[Text for analysis — start]

If you've searched for SCI information, you've probably noticed most of it is written about complete injuries. The iconic image — paralyzed from the chest down, no movement, no sensation — dominates the conversation. Most of the clinical literature, peer support communities, and a frustrating share of medical advice is calibrated toward that picture.

But most spinal cord injuries are not complete.

According to the National SCI Statistical Center, roughly 68% of traumatic spinal cord injuries are incomplete. The majority of people with SCI are in a fundamentally different situation — different challenges, different recovery potential, different things to fight for — and there is far less practical guidance written for them.

This article covers what complete and incomplete actually mean, how to interpret your ASIA classification, and the four major incomplete syndromes in depth. It spends the most time on central cord syndrome, the most common incomplete injury — one that is routinely misunderstood, even by some of the clinicians treating it.


The ASIA Impairment Scale: What A Through E Mean

After a spinal cord injury, clinicians classify the injury using the ASIA Impairment Scale (American Spinal Injury Association). You'll see it written as AIS A, B, C, D, or E.

[Text for analysis — finish]
[Data provided — start]

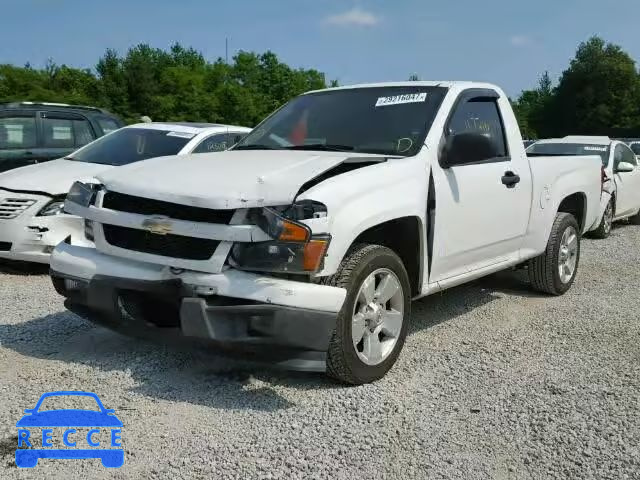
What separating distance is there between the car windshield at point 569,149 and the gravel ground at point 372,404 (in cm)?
633

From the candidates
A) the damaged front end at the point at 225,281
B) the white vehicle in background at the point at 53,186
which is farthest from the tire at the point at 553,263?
the white vehicle in background at the point at 53,186

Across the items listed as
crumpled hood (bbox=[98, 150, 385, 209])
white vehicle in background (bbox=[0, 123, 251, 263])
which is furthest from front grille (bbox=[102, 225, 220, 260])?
white vehicle in background (bbox=[0, 123, 251, 263])

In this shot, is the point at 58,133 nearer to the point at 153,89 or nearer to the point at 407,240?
the point at 407,240

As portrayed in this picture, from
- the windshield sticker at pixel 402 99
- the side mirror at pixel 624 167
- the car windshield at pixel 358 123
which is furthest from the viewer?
the side mirror at pixel 624 167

[Data provided — finish]

* **Your objective**: Copy out the entire article above on complete and incomplete spinal cord injuries, word for word.

* **Completed task**:
If you've searched for SCI information, you've probably noticed most of it is written about complete injuries. The iconic image — paralyzed from the chest down, no movement, no sensation — dominates the conversation. Most of the clinical literature, peer support communities, and a frustrating share of medical advice is calibrated toward that picture.

But most spinal cord injuries are not complete.

According to the National SCI Statistical Center, roughly 68% of traumatic spinal cord injuries are incomplete. The majority of people with SCI are in a fundamentally different situation — different challenges, different recovery potential, different things to fight for — and there is far less practical guidance written for them.

This article covers what complete and incomplete actually mean, how to interpret your ASIA classification, and the four major incomplete syndromes in depth. It spends the most time on central cord syndrome, the most common incomplete injury — one that is routinely misunderstood, even by some of the clinicians treating it.


The ASIA Impairment Scale: What A Through E Mean

After a spinal cord injury, clinicians classify the injury using the ASIA Impairment Scale (American Spinal Injury Association). You'll see it written as AIS A, B, C, D, or E.